*EXERCISE OBJECTIVE*
Return the lines of the data exactly as they appear, from the line containing "Taking a look" through the line containing "5. pixel 57 128", with both of those lines included.

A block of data
— BEGIN —
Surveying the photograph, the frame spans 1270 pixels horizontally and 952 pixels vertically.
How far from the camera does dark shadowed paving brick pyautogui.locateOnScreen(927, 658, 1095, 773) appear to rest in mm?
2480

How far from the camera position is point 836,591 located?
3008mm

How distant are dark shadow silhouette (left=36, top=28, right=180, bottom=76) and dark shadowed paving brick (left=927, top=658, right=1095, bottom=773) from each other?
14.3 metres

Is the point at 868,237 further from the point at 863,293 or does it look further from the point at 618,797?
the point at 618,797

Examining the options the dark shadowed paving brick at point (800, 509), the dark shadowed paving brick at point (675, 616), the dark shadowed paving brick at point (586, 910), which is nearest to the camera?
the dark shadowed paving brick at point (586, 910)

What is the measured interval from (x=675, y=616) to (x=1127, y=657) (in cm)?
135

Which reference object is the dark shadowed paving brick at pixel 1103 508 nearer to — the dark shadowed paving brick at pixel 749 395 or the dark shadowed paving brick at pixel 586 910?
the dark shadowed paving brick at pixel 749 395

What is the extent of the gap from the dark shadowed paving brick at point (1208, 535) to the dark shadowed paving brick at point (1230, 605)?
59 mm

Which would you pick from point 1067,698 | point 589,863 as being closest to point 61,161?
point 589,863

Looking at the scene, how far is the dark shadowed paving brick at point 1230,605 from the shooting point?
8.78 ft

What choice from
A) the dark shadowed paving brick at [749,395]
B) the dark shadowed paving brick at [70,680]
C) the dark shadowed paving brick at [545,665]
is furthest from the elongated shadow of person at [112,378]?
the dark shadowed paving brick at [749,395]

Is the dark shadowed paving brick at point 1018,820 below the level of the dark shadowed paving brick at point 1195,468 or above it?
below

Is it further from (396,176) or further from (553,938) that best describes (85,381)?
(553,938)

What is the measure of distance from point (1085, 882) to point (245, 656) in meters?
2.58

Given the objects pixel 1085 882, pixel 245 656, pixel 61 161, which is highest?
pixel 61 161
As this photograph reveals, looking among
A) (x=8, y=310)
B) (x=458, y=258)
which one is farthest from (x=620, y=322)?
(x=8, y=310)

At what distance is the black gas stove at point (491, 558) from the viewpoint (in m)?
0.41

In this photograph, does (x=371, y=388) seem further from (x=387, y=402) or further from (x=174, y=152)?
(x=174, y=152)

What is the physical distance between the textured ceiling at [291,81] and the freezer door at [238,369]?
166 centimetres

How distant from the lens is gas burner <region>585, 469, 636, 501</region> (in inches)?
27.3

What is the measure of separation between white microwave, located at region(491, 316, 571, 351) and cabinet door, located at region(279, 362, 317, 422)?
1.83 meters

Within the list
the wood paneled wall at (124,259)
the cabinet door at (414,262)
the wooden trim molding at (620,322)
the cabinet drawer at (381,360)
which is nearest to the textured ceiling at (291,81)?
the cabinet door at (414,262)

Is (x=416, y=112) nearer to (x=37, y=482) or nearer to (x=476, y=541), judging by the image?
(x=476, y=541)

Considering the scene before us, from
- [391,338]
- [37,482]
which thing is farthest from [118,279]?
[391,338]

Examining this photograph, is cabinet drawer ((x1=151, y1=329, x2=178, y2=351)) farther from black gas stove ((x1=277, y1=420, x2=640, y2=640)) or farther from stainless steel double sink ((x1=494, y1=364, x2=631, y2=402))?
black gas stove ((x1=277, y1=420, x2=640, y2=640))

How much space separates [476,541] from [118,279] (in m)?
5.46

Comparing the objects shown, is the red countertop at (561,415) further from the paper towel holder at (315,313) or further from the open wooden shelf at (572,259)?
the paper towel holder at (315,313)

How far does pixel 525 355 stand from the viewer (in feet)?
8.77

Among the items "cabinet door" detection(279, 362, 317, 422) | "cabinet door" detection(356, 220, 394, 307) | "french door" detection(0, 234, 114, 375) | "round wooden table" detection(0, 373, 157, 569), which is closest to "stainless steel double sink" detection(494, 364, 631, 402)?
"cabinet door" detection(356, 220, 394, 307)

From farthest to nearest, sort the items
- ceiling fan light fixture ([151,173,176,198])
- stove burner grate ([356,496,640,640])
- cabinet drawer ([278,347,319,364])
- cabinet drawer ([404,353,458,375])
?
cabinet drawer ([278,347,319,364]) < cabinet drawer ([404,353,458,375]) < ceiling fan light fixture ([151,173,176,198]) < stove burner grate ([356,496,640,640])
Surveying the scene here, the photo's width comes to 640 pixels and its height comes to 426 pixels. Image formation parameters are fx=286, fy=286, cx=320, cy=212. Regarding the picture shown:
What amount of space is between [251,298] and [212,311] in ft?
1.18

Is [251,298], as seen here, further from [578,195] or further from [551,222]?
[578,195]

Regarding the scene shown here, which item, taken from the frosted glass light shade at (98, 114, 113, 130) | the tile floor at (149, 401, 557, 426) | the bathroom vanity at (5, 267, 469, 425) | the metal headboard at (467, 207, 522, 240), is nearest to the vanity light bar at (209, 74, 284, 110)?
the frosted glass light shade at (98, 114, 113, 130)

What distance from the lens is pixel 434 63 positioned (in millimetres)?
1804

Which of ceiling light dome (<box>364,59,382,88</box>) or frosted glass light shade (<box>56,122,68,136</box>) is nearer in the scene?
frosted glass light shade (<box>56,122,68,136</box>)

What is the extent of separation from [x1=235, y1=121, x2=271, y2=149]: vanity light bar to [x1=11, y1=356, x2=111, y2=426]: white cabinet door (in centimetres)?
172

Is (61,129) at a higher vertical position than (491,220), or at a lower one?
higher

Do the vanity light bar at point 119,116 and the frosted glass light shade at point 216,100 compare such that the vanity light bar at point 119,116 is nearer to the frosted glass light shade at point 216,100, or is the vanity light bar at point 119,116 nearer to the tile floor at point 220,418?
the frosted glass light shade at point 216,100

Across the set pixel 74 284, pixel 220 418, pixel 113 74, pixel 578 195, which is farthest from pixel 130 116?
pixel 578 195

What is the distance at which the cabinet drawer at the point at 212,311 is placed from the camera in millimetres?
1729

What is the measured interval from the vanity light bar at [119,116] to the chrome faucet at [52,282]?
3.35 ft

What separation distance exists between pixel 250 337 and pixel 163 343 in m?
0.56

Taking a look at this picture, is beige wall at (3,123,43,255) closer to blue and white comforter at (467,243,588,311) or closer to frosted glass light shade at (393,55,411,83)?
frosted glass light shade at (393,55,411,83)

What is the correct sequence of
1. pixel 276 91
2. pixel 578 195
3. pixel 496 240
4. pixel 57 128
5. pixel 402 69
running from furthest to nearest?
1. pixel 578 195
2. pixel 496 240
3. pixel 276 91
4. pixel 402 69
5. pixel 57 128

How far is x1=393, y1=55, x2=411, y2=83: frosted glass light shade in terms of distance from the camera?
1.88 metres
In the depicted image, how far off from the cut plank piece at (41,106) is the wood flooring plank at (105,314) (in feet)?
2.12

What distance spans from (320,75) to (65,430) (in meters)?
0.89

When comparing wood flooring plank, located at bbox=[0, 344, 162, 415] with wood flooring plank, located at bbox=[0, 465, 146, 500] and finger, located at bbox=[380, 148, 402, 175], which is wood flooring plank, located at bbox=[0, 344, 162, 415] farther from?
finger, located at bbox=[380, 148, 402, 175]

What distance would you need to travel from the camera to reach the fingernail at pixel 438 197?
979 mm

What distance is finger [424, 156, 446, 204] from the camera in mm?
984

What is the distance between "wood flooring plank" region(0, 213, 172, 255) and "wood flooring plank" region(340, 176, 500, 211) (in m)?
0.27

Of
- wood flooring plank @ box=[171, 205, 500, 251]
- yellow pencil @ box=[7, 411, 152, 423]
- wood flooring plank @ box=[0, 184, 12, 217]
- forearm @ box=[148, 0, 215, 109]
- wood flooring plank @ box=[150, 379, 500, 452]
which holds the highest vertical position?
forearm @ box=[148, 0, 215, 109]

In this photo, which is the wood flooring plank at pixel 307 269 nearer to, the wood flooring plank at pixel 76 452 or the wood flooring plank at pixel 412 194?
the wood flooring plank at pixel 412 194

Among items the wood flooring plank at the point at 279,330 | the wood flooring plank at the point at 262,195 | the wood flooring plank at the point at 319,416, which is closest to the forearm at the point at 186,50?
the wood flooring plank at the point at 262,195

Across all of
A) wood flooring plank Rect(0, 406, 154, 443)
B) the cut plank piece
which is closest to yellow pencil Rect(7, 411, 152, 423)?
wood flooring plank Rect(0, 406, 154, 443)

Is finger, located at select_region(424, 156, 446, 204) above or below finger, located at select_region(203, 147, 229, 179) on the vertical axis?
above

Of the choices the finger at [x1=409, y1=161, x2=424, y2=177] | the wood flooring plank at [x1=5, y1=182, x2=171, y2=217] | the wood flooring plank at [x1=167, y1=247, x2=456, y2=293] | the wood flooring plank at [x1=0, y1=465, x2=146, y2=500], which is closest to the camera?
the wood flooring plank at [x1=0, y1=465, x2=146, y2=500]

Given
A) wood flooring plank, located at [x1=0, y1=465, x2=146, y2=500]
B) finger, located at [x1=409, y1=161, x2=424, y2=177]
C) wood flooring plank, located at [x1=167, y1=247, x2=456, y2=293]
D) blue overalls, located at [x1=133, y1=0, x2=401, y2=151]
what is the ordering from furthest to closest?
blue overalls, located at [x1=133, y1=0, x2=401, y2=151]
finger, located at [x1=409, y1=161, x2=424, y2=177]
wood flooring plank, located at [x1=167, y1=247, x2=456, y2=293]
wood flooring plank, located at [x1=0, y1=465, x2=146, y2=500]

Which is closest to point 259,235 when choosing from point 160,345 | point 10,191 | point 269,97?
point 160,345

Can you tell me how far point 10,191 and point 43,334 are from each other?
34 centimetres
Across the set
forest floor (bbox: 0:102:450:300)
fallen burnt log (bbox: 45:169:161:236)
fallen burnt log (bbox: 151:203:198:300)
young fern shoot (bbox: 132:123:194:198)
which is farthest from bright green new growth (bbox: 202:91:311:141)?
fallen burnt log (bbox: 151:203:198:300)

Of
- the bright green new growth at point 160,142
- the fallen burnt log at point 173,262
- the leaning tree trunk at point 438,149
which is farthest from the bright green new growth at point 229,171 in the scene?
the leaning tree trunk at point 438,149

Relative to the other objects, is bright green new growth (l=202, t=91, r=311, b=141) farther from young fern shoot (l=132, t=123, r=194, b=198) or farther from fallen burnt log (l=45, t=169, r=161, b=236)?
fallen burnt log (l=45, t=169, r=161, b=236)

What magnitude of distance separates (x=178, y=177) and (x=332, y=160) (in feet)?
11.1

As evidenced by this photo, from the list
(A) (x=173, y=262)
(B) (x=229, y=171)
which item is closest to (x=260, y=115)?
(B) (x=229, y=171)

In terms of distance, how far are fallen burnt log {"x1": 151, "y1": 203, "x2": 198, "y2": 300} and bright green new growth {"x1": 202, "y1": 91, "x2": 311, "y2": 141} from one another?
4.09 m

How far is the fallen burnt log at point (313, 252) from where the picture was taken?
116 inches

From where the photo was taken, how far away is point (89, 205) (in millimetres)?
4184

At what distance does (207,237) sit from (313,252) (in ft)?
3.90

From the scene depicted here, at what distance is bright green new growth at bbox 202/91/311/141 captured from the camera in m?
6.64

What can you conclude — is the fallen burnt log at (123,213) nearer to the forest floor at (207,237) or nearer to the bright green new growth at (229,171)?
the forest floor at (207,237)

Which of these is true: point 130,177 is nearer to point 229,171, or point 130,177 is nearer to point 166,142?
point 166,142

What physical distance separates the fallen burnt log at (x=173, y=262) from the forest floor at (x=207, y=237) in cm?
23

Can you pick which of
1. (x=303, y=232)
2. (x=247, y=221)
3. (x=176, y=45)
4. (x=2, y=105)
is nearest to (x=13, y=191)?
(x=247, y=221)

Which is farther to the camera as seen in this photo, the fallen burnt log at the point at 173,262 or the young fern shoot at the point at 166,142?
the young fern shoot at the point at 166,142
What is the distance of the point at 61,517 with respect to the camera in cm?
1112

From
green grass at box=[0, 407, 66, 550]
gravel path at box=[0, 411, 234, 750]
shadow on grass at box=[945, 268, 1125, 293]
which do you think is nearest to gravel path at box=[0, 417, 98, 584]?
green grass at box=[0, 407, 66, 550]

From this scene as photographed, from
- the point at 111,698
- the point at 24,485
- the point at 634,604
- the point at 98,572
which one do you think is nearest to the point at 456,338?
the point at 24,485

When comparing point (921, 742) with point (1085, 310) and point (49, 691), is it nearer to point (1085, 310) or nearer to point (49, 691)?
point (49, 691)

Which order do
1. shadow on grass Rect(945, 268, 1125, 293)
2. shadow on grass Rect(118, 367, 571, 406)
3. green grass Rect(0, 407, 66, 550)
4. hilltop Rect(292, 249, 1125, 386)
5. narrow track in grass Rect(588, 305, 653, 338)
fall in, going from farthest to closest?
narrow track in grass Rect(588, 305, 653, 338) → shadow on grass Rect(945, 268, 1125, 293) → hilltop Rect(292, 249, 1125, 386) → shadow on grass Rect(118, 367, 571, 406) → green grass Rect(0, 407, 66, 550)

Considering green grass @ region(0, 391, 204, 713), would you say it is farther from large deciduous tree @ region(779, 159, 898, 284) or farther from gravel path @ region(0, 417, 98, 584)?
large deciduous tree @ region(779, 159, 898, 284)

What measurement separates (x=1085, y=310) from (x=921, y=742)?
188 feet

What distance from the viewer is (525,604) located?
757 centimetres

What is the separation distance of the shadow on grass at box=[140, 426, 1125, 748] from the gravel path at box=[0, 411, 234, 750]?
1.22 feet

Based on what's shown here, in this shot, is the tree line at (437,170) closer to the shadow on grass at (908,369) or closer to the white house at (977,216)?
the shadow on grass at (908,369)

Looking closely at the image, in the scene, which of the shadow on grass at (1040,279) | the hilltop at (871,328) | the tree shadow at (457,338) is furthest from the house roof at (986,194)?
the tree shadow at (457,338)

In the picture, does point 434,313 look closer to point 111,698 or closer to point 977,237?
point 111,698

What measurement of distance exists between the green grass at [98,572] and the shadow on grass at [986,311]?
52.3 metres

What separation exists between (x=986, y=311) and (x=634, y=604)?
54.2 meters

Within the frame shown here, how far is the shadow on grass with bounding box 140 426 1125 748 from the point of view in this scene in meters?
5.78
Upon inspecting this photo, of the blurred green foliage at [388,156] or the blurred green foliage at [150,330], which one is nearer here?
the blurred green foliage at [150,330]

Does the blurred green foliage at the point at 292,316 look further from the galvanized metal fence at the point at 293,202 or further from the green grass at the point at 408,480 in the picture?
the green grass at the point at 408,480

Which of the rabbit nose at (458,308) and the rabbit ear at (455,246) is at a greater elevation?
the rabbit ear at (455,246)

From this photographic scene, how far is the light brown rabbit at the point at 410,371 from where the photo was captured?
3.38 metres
— END —
*SOLUTION FOR THIS EXERCISE*
Taking a look at this picture, is beige wall at (3,123,43,255) closer to blue and white comforter at (467,243,588,311) or closer to frosted glass light shade at (393,55,411,83)?
frosted glass light shade at (393,55,411,83)

What is the correct sequence of
1. pixel 276 91
2. pixel 578 195
3. pixel 496 240
4. pixel 57 128
5. pixel 402 69
running from furthest to nearest?
1. pixel 578 195
2. pixel 496 240
3. pixel 276 91
4. pixel 402 69
5. pixel 57 128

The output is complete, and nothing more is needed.